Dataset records
--------------------

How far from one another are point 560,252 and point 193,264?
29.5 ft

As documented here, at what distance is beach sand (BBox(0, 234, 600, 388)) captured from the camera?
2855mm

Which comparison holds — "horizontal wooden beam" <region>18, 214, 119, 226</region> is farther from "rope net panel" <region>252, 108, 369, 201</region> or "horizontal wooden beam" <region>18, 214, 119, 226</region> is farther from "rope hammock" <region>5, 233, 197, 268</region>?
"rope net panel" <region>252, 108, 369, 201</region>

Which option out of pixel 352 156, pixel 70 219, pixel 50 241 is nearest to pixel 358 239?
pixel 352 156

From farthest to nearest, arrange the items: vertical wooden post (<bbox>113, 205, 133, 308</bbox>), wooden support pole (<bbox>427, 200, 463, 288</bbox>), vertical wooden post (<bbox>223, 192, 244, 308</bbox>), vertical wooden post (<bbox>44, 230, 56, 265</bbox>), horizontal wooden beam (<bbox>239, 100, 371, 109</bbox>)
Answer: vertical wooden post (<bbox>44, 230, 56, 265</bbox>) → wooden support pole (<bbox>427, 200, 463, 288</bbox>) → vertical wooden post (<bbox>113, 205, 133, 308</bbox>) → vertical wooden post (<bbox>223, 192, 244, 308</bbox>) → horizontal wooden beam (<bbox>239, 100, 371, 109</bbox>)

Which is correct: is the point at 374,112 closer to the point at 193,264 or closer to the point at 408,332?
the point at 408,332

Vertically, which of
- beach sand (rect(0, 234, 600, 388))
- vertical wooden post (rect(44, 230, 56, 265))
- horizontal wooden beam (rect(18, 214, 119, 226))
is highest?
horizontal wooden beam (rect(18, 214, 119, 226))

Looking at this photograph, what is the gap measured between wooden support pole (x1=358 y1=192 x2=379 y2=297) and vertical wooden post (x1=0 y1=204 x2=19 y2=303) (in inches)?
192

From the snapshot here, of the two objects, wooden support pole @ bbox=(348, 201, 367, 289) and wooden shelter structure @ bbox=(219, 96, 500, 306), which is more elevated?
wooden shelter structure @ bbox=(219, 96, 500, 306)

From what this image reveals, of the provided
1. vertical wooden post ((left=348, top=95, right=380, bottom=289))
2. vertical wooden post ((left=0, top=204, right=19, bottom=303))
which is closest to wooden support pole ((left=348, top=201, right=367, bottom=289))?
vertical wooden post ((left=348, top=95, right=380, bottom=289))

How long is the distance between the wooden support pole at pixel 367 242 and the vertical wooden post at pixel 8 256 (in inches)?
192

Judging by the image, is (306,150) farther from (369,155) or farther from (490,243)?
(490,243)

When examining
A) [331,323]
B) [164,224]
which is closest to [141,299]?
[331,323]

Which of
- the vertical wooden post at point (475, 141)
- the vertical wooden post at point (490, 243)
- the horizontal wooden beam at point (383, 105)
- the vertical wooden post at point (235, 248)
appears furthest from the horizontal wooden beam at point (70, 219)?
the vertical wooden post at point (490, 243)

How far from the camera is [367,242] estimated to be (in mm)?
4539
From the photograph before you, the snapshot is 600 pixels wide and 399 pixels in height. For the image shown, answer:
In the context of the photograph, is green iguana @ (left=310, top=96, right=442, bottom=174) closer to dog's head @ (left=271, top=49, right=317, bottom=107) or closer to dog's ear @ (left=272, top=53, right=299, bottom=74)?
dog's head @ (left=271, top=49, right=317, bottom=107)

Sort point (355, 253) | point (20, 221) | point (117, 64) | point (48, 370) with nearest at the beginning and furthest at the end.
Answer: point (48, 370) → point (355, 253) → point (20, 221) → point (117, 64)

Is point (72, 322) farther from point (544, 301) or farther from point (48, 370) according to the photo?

--------------------

#### PROBLEM TO WORK ON
Duplicate every one of the dataset records above, keeping each line identical to the original.

#### RESPONSE
How far from one another are point 560,252 and point 193,264?
29.5 ft

As documented here, at what distance is beach sand (BBox(0, 234, 600, 388)) captured from the camera?
2855mm

Which comparison holds — "horizontal wooden beam" <region>18, 214, 119, 226</region> is farther from "rope net panel" <region>252, 108, 369, 201</region> or "horizontal wooden beam" <region>18, 214, 119, 226</region> is farther from "rope hammock" <region>5, 233, 197, 268</region>?
"rope net panel" <region>252, 108, 369, 201</region>

Which option out of pixel 352 156, pixel 70 219, pixel 50 241 is nearest to pixel 358 239?
pixel 352 156

From farthest to nearest, arrange the items: vertical wooden post (<bbox>113, 205, 133, 308</bbox>), wooden support pole (<bbox>427, 200, 463, 288</bbox>), vertical wooden post (<bbox>223, 192, 244, 308</bbox>), vertical wooden post (<bbox>44, 230, 56, 265</bbox>), horizontal wooden beam (<bbox>239, 100, 371, 109</bbox>)
Answer: vertical wooden post (<bbox>44, 230, 56, 265</bbox>) → wooden support pole (<bbox>427, 200, 463, 288</bbox>) → vertical wooden post (<bbox>113, 205, 133, 308</bbox>) → vertical wooden post (<bbox>223, 192, 244, 308</bbox>) → horizontal wooden beam (<bbox>239, 100, 371, 109</bbox>)

Which is correct: is the point at 374,112 closer to the point at 193,264 or closer to the point at 408,332?
the point at 408,332

Vertically, which of
- beach sand (rect(0, 234, 600, 388))
- vertical wooden post (rect(44, 230, 56, 265))
- horizontal wooden beam (rect(18, 214, 119, 226))
is highest?
horizontal wooden beam (rect(18, 214, 119, 226))

Looking at this photograph, what is the gap measured between wooden support pole (x1=358 y1=192 x2=379 y2=297) and vertical wooden post (x1=0 y1=204 x2=19 y2=303) (in inches)?
192

From the snapshot here, of the two objects, wooden support pole @ bbox=(348, 201, 367, 289) and wooden shelter structure @ bbox=(219, 96, 500, 306), which is more elevated?
wooden shelter structure @ bbox=(219, 96, 500, 306)

From what this image reveals, of the provided
1. vertical wooden post ((left=348, top=95, right=380, bottom=289))
2. vertical wooden post ((left=0, top=204, right=19, bottom=303))
which is closest to wooden support pole ((left=348, top=201, right=367, bottom=289))?
vertical wooden post ((left=348, top=95, right=380, bottom=289))

How long is the distance between the wooden support pole at pixel 367 242 and the vertical wooden post at pixel 8 256 (in inches)?
192

Judging by the image, is (306,150) farther from (369,155) or farther from (490,243)?
(490,243)

When examining
A) [331,323]
B) [164,224]
which is closest to [141,299]?
[331,323]

Which of
- the vertical wooden post at point (475, 141)
- the vertical wooden post at point (490, 243)
- the horizontal wooden beam at point (383, 105)
- the vertical wooden post at point (235, 248)
appears furthest from the horizontal wooden beam at point (70, 219)?
the vertical wooden post at point (490, 243)

How far from the camera is [367,242] estimated to be (in mm)?
4539
From the photograph before you, the snapshot is 600 pixels wide and 399 pixels in height. For the image shown, answer:
In the context of the photograph, is green iguana @ (left=310, top=96, right=442, bottom=174) closer to dog's head @ (left=271, top=49, right=317, bottom=107) or closer to dog's ear @ (left=272, top=53, right=299, bottom=74)?
dog's head @ (left=271, top=49, right=317, bottom=107)

Sort point (355, 253) | point (20, 221) | point (117, 64) | point (48, 370) with nearest at the beginning and furthest at the end.
Answer: point (48, 370) → point (355, 253) → point (20, 221) → point (117, 64)

Is point (72, 322) farther from point (544, 301) or farther from point (48, 370) according to the photo?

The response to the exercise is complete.